A yellow light for the indexes and a green light for TSLA

By Jani Ziedins | End of Day Analysis

Free After-Hours Analysis 

The S&P 500 bounced between small gains and losses Monday, ultimately finishing 0.09% in the green.

While 0.09% is ordinarily nothing to write home about, adding to Friday’s flirtation with 4,700 and finally closing above this psychological level is definitely significant.

Such a record close would have been impossible to imagine only a few weeks ago when the index was threatening to crash through 4,300 support. We’ve come a long way since those lows and even more impressive is the incredibly short amount of time it took us to get here.

As scary as these heights feel, the market continues trading well. We’ve been solidly overbought for weeks, yet buyers keep throwing even more money at these record highs.

Monday afternoon saw a small wobble into the red and this counts as test for the market. If this rebound is fragile, all it takes is a small crack to break things wide open. But so far things are holding together. Now, one afternoon doesn’t mean we are in the clear. In fact, what happened Monday is far less important than what’s coming on Tuesday and Wednesday. That said, a good day on Monday is definitely better than a bad day.

If nervous owners start taking profits, that selling could feed on itself and push the index back to 4,600 and even 4,550 is on the table. While a pullback to support is a very normal and healthy thing to do, it would feel jarring given how effortless the climb to these levels has been.

Or buyers could keep throwing money at this market and we’ve only seen the start of the silliness.

At this point, either outcome is likely and trading is simply a matter of waiting for sentiment to tip over. No doubt we are close to the next routine step-back, but the same thing could have been said last week and the week before that.

We trade the market we are given and while this one will eventually consolidate these gains, but it isn’t dipping yet and that’s the way we have to trade it. As scary as this looks, there is nothing to do but keep holding and lifting our stops.

If a person is paranoid, there is nothing wrong with taking some profits off the table. It’s been a great run and we only make money when we sell our winners. Take a portion of your position off the table and let some ride. Sometimes harvesting some profits is all it takes to get a better night’s sleep.

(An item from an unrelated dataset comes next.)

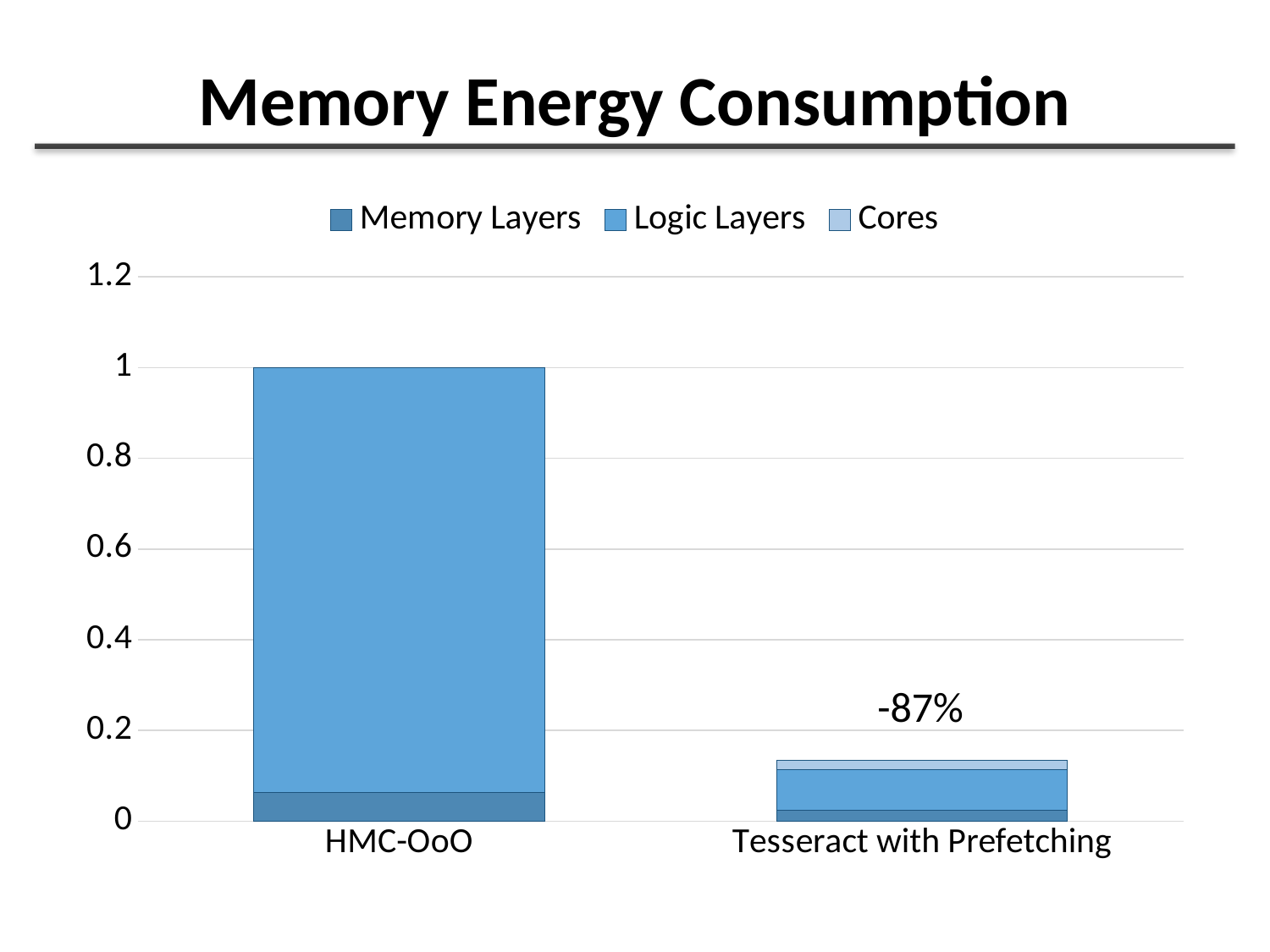
Is the Memory Layers segment for HMC-OoO greater or less than 0.2? less What kind of chart is shown on the slide? bar chart Is the total bar for HMC-OoO greater or less than 0.8? greater How many series does the legend list? 3 Is the total bar for Tesseract with Prefetching greater or less than 0.2? less Which has the larger total bar, HMC-OoO or Tesseract with Prefetching? HMC-OoO What is the title of the chart? Memory Energy Consumption What is the total height of the stacked bar for HMC-OoO? 1 Which category has the lowest total bar? Tesseract with Prefetching What percentage label is printed above the Tesseract with Prefetching bar? -87% Which category has the highest total bar? HMC-OoO How many categories are shown on the x axis? 2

Lift stops to the lower/mid 4,600s and see where this goes.


TSLA tumbled after Twitter told Elon to sell 10% of his TSLA stock. Some owners panicked dumped shares in anticipation of that big overhang of looming supply. That said, the knee-jerk selling was fleeting and prices are quickly bounced above those early lows.

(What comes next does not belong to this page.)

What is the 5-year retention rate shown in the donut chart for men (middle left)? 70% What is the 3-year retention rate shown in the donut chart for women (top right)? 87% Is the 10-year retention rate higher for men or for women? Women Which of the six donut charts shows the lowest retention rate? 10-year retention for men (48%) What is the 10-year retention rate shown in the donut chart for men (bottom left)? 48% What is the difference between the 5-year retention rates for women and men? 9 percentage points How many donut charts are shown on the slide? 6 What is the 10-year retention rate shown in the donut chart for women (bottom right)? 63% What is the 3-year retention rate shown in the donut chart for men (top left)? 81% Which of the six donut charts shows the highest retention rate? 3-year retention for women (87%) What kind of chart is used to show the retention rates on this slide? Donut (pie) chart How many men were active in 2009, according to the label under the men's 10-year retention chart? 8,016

There are lots of reasons to sell this stock, but Elon selling a fraction of his holdings is not one of them. While an academic with his pocket protector and calculator will tell us one thing, given this stock’s absurd valuations, it’s been years since this stock heeded any academic’s advice.

This is a momentum trade and the momentum is still higher. Use this morning’s lows as a stop and anything above this level is holdable/buyable.

If we get dumped out, no big deal. Be happy to lock in those profits and get ready to buy the next bounce, probably somewhere around $1k.

Of course, the stock might not even sell off and that’s why we continue holding until our trailing stops are hit. (Most nervous owners bailed out hundreds of dollars ago.)